[Written task]: Swap "gray puffer vest" for "padded vest" in all the entries below and leave the rest unchanged. Leave the pictures out of your answer.
[START Material for this task]
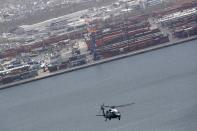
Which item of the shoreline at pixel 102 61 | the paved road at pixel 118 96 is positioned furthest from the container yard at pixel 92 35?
the paved road at pixel 118 96

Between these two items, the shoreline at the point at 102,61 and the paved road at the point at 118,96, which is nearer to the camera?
the paved road at the point at 118,96

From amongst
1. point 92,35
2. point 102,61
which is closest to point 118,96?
point 102,61

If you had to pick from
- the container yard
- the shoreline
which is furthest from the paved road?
the container yard

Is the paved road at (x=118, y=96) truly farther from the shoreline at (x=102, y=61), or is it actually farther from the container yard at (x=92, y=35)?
the container yard at (x=92, y=35)

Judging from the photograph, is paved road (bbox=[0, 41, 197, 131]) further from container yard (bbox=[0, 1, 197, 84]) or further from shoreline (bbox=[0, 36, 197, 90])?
container yard (bbox=[0, 1, 197, 84])

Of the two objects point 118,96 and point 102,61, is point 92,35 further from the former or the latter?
point 118,96

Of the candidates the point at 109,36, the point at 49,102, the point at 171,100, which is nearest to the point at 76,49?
the point at 109,36

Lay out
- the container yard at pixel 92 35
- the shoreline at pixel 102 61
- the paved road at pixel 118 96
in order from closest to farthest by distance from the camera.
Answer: the paved road at pixel 118 96, the shoreline at pixel 102 61, the container yard at pixel 92 35

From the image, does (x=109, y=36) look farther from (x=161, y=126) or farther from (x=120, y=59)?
(x=161, y=126)
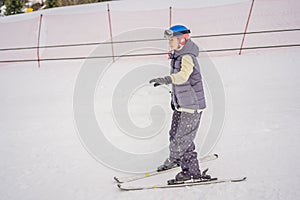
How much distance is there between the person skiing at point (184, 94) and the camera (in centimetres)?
246

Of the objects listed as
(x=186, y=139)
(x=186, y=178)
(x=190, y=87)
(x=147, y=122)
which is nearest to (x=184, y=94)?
(x=190, y=87)

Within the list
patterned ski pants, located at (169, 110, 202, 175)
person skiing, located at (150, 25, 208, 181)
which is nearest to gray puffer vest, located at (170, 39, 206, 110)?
person skiing, located at (150, 25, 208, 181)

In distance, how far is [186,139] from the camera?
2738 millimetres

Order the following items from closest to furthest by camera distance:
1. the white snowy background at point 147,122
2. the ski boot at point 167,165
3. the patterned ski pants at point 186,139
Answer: the patterned ski pants at point 186,139 < the white snowy background at point 147,122 < the ski boot at point 167,165

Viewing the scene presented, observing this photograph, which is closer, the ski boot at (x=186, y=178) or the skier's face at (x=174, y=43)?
the skier's face at (x=174, y=43)

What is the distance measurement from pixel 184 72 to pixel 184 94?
10.4 inches

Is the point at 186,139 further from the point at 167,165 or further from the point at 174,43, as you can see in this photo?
the point at 174,43

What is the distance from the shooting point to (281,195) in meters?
2.63

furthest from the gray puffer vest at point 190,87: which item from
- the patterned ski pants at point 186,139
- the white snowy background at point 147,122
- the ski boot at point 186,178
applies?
the white snowy background at point 147,122

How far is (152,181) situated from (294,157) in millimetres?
1676

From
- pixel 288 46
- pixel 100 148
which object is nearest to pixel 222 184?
pixel 100 148

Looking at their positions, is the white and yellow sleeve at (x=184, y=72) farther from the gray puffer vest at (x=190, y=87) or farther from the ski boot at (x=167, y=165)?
the ski boot at (x=167, y=165)

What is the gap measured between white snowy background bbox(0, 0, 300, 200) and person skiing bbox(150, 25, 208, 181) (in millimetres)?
310

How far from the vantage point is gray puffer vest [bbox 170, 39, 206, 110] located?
8.34 ft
[END Material for this task]
[Answer below]:
Which item of the shoreline at pixel 102 61 | the paved road at pixel 118 96 is positioned furthest from the container yard at pixel 92 35?
the paved road at pixel 118 96

Between these two items, the shoreline at the point at 102,61 and the paved road at the point at 118,96, which is nearer to the camera?
the paved road at the point at 118,96

From amongst
1. point 92,35
2. point 102,61
which is closest to point 118,96?
point 102,61

If you had to pick from
- the container yard
- the shoreline
which is furthest from the paved road?
the container yard

Is the paved road at (x=118, y=96) truly farther from the shoreline at (x=102, y=61), or is it actually farther from the container yard at (x=92, y=35)?
the container yard at (x=92, y=35)

Judging from the photograph, is paved road (bbox=[0, 41, 197, 131]) further from container yard (bbox=[0, 1, 197, 84]) or further from shoreline (bbox=[0, 36, 197, 90])?
container yard (bbox=[0, 1, 197, 84])

Of the two objects point 118,96 and point 102,61, is point 92,35 further from the former or the latter?
point 118,96

Of the candidates the point at 109,36, the point at 49,102, the point at 171,100, which is nearest to the point at 76,49?
the point at 109,36

Lay out
- the container yard at pixel 92 35
- the shoreline at pixel 102 61
- the paved road at pixel 118 96
in order from closest to farthest by distance from the camera.
Answer: the paved road at pixel 118 96, the shoreline at pixel 102 61, the container yard at pixel 92 35

From the image, does (x=109, y=36) look farther from (x=161, y=126) or farther from (x=120, y=59)?
(x=161, y=126)
How much distance is there between the person skiing at point (184, 94) and the camera (in centimetres)?
246

Of the objects listed as
(x=186, y=139)
(x=186, y=178)
(x=190, y=87)
(x=147, y=122)
which is nearest to (x=184, y=94)?
(x=190, y=87)

Within the list
patterned ski pants, located at (169, 110, 202, 175)
person skiing, located at (150, 25, 208, 181)
which is nearest to padded vest, located at (170, 39, 206, 110)?
person skiing, located at (150, 25, 208, 181)

In distance, how far is [186,139] from the camera?
2738 millimetres

Order the following items from closest to furthest by camera distance:
1. the white snowy background at point 147,122
2. the ski boot at point 167,165
3. the patterned ski pants at point 186,139
Answer: the patterned ski pants at point 186,139 < the white snowy background at point 147,122 < the ski boot at point 167,165

Viewing the scene presented, observing this photograph, which is closer, the ski boot at (x=186, y=178) or the skier's face at (x=174, y=43)?
the skier's face at (x=174, y=43)

What is the distance measurement from pixel 184 72 to pixel 184 94?
10.4 inches

Is the point at 186,139 further from the point at 167,165 or further from the point at 174,43, as you can see in this photo?
the point at 174,43

What is the distance from the shooting point to (281,195) in meters?
2.63

furthest from the padded vest at point 190,87: which item from
- the patterned ski pants at point 186,139
- the white snowy background at point 147,122
- the ski boot at point 186,178
applies?
the white snowy background at point 147,122

How far is (152,181) situated from (294,157) in millimetres?
1676

From
- pixel 288 46
- pixel 100 148
which object is nearest to pixel 222 184?
pixel 100 148

Looking at their positions, is the white and yellow sleeve at (x=184, y=72) farther from the padded vest at (x=190, y=87) or farther from the ski boot at (x=167, y=165)?
the ski boot at (x=167, y=165)

What is the gap measured between white snowy background bbox(0, 0, 300, 200) and person skiing bbox(150, 25, 208, 181) (in millimetres)?
310

How far from the vantage point is padded vest [bbox 170, 39, 206, 110] located?
8.34 ft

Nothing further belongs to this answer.